37. Understand Cancer Stem Cells
Recognize that some cancer cells can revert to a ‘stem cell-like’ state, making them highly resistant to conventional therapies and necessitating different approaches to target these hardy, quiescent populations.
38. Acknowledge Age-Related Cancer
Understand that cancer risk increases with age due to accumulating genetic mutations and declining immune surveillance, making it an almost inevitable outcome if one lives long enough.
39. Recognize Economic Barriers
Understand that the fragmented biotech industry and economic incentives often impede the development and testing of rational combination cancer therapies, requiring systemic changes to facilitate collaboration.
40. Leverage Liquid Biopsies for Specificity
Support the development of liquid biopsy technologies that can fingerprint the cell of origin (e.g., through epigenetic marks) to pinpoint the location of a detected cancer, guiding further investigation and treatment.
41. Learn Bayesian Statistics
Understand Bayesian statistics, as clinical medicine is essentially applying this method to update pre-test probabilities with new information, improving diagnostic accuracy despite potential biases.
42. Optimize Performance, Health, Longevity
Actively seek information and strategies to optimize performance, health, longevity, and critical thinking to live a higher quality, more fulfilling life.
6 Key Quotes
The blind approach only gave those types of therapies.
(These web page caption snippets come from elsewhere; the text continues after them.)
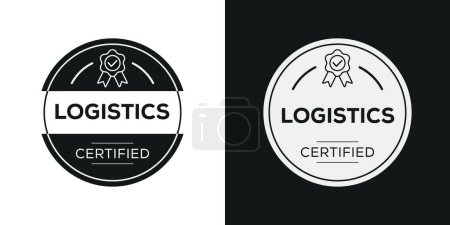 Logistics Certified badge, vector illustration.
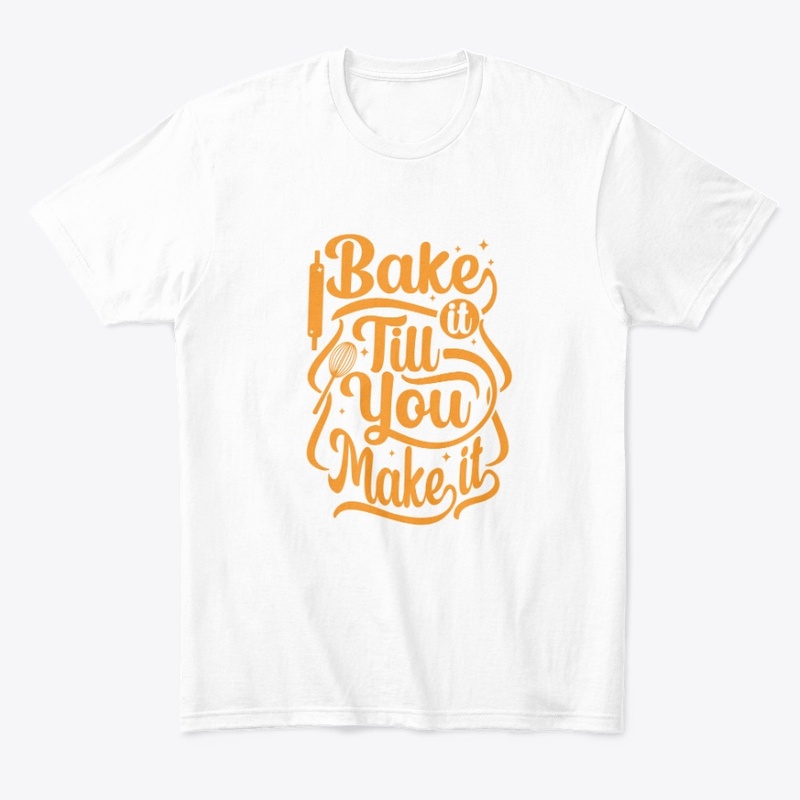 BAKE IT TILL YOU MAKE IT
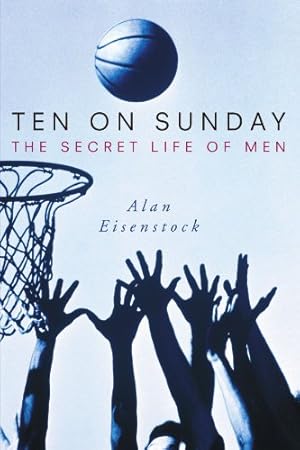Seller image for Ten on Sunday: The Secret Life of Men by Eisenstock, Alan [Hardcover ] for sale by booksXpress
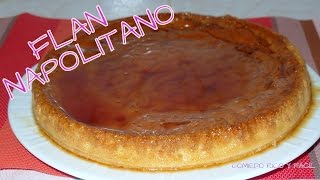 FLAN NAPOLITANOPOSTRESCOMIENDO RICO Y FACIL [upl. by Greta]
Those types of therapies then thrown at cancer cure a good fraction of testicular cancer, a respectable fraction of lymphomas and leukemias, and cure almost nothing else.
Keith Flaherty
I think medical school might be one of the most anti-intellectual forms of higher education that exists.
Peter Attia
These things are evolutionary warriors by this point.
Keith Flaherty
If we all lived to 130, we'd all have a cancer, quote unquote, real cancer.
Keith Flaherty
The problem, if I were to put a finger on it, is the way in which companies that decided they could see a business model in HIV and basically decided they were going to pursue it, could create the toolbox within their one company. Had it not been for that, we would not have seen doublet and triplet therapy.
Keith Flaherty
I'm not looking for more work. So this isn't at all about me, but I've seen that as cancer science has become so much more translational, the opportunity unfolded for me. And I think it would be a major benefit to the field for the private sector basically to engage more voices at the table of those who are involved in the truly applied science down to the patient level.